There are tools like http://www.cocomment.com that do just what you are describing.

Jon Bounds February 8, 2008

beat me to to it - I’ve been using coComment for about a year. I originally had their sidebar widget for aggregating your content onto your own blog.

I’m now thinking that doing something more tightly integrated with the API would be better.

I use a manual system that’s simple but efficient. After leaving a comment I click a toolbar bookmarklet to delicious the page and tag it “comment”. So that gives me a tag stream I can browse back through later if I feel like it.

This wordpress plugin for subscribing by email is cool too.

Dave February 9, 2008

Thanks guys, will check cocomment out.

Si February 10, 2008

I think every active blogger-who-comments feels this pain (I’m feeling it right now, so I might give coComment a spin!).

My attitude is that it’s just a natural consequence of the call-and-response format of blogs. If you want to support real discussion then I’d suggest a forum is the way to go. After all, what is a blog but a forum where only one person can start threads and has a profile?

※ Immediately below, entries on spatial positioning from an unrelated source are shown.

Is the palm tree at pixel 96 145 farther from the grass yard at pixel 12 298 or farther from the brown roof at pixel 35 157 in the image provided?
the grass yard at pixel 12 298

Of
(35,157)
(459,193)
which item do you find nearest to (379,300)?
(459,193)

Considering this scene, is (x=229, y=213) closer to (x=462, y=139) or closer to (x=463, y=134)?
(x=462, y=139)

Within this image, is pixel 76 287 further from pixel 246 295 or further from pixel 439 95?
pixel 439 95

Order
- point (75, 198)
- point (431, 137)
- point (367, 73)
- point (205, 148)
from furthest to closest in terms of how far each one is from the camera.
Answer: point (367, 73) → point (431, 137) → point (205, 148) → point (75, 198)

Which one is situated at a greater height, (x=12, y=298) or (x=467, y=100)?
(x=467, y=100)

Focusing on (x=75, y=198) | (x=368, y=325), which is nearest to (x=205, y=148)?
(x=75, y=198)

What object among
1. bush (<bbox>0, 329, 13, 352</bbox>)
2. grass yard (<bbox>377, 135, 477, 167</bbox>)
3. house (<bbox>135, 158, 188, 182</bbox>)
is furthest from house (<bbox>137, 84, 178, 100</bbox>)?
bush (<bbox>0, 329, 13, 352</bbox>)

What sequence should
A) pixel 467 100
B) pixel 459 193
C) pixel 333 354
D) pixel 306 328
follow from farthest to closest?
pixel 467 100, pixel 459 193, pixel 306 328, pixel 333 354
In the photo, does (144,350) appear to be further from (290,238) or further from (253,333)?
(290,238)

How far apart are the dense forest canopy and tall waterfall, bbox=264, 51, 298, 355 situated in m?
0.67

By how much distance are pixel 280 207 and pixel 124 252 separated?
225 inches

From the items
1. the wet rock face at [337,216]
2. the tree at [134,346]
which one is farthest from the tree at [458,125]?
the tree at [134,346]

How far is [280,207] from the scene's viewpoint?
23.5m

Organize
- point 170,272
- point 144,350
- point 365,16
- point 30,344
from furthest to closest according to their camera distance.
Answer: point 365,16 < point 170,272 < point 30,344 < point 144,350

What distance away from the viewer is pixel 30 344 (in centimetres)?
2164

Of course, this doesn’t solve the problem of potentially having all your output fragmented all over the place under different identities. Maybe there’s some kind OpenID or Google Social Graph API solution that could glue it all together?

Dave February 10, 2008

Si - thanks for your comment. In terms of my online identity I see my blog as being just that - all the other profiles and stuff are really on the periphery. I love the idea of being able to aggregate everything I do on the web on DavePress.

dp February 10, 2008

Simon, I agree about the glue… and was hoping that OpenID rollout would make it easier to aggregate my own travels around the web. It hasn’t, so far. Would be nice if - instead of requiring an email address - a unique URI got pinged every time I used it in someone’s comment form.